DII Swimming and Diving Championships: Queens men and women claim titles
Indianapolis, Ind. - Queens University left the NCAA Division II Swimming and Diving Championship as the top men's and women's teams in the nation for the second year in a row. The meet which concluded on March 12, 2016, saw the Royals grab 13 first place finishes in addition to breaking seven total NCAA Division II records over the four day event.
The last day of competition added a national record from Patricia Castro-Ortega as she created four new individual NCAA marks for the meet. Her lead swim in the night's 100 yard freestyle took a time of 48.54 for a new standard. The team also saw Zachary Phelps stand atop the podium in the 200 backstroke as he helped to affirm the team's hold at the top. Phelps swam a 1:43.87 for the gold medal.
Castro-Ortega reclaimed her title as Swimmer of the Meet after breaking four individual national records and taking two additional first place finishes with the 800 freestyle relay and the 400 freestyle relay. Dion Dreesens capture the award on the men's side after breaking two NCAA records. He also claimed the first place spot in the 1000 yard freestyle and took a national record with the men's 800 yard freestyle relay.
"I could not be more proud of our men and women," said Head Coach Jeff Dugdale. "They showed Royals pride all the way through, from the very first event to the very last event. I am very proud of the spirit they had throughout the meet. The consistency and great swims (they had). Again, I think a great correlation to how fast we swam is how proud our athletes are to represent our school. I would like to thank all of our sponsors. They really help us. All the way from Chick-Fil-A on Woodlawn, to Under Armor, to Speedo. To all of the sponsors that are helping us. I would like to thank Don and Frances Evans because they are huge supporters of ours. I would like to thank our administration from our acting athletic director in Cherie Swarthout, all the way to President Davies and James Bullock. They have all helped us in their support. It is good to win back-to-back."
The women finished the meet with a team score of 567, leading throughout all four days. Wingate took the silver placement as the team tallied 364.5 to nudge out UC San Diego who had 345 points for third.
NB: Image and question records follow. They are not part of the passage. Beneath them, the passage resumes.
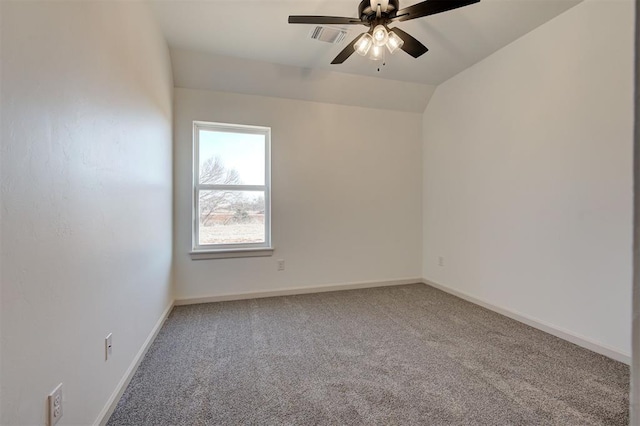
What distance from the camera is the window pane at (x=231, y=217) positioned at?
134 inches

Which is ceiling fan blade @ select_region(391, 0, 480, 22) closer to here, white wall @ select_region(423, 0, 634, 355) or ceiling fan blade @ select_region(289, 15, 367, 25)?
ceiling fan blade @ select_region(289, 15, 367, 25)

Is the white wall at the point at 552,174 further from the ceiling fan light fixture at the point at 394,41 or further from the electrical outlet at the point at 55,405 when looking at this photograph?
the electrical outlet at the point at 55,405

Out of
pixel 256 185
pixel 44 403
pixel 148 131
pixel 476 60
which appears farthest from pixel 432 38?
pixel 44 403

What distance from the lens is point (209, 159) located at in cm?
340

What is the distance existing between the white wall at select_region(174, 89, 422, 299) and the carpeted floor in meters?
0.68

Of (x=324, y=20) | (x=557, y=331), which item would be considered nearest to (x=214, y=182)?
(x=324, y=20)

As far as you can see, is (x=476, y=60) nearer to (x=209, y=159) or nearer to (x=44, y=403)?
(x=209, y=159)

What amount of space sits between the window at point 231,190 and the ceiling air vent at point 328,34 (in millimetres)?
1246

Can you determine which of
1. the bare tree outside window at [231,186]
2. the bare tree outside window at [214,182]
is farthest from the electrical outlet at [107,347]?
the bare tree outside window at [214,182]

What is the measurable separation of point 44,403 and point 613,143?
3538 mm

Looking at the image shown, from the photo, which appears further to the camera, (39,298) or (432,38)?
(432,38)

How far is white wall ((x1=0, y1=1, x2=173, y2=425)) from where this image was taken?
0.87 metres

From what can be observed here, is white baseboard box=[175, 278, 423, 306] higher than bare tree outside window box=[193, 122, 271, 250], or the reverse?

Although the men's team concluded each night with the top point score, the Royals battled throughout the week, finally gaining space after Friday night's competition. The team concluded the meet with 449 to top Lindenwood in second place with 382.5. Florida Southern took third place with 299.5 points.
Nicholas Arakelian dropped 13 seconds in the mile race to lead the team. His time of 15:23.43 ranked him the third fastest in the meet.
Two additional Royals reached the top heat in the women's 100 yard freestyle to join Castro Ortega. Kyrie Dobson placed fifth on the podium with a time of 50.30 while Josefina Lorda-Taylor reached the wall with a 51.08 for eighth place. Ben Taylor joined Phelps in the 200 yard backstroke to take seventh in the race with a time of 1:46.66.
Dion Dreesens and Ben Mayes both posted times in the final heat of the men's 100 yard freestyle. Dreesens found his way to a third place touch with a time of 43.25 as Mayes reached the wall in a 44.52 for eighth place.
The women's 200 yard backstroke saw two athletes place in the top heat. Caroline Arakelian led the way on the women's side driving to the wall for a 1:57.66 third place finish. Hannah Peiffer followed close behind to touch the wall in a time of 2:00.41 for seventh overall.
Brittney Phelan landed a second place finish in the women's 200 yard breaststroke. She reached the wall with a time of 2:14.48.
The meet concluded with a first place finish in the women's 400 yard freestyle relay as Castro-Ortega, Kyrie Dobson, C. Arakelian, and Shelly Prayson, respectively, out touched the pool for a time of 3:20.27 to claim the gold.
The men's 400 freestyle relay narrowly missed the first place swim, as they secured the second fastest time of the night. Dreesens, Phelps, Ben Taylor, and Ben Mayes, respectively, found the wall with a time of 2:54.58.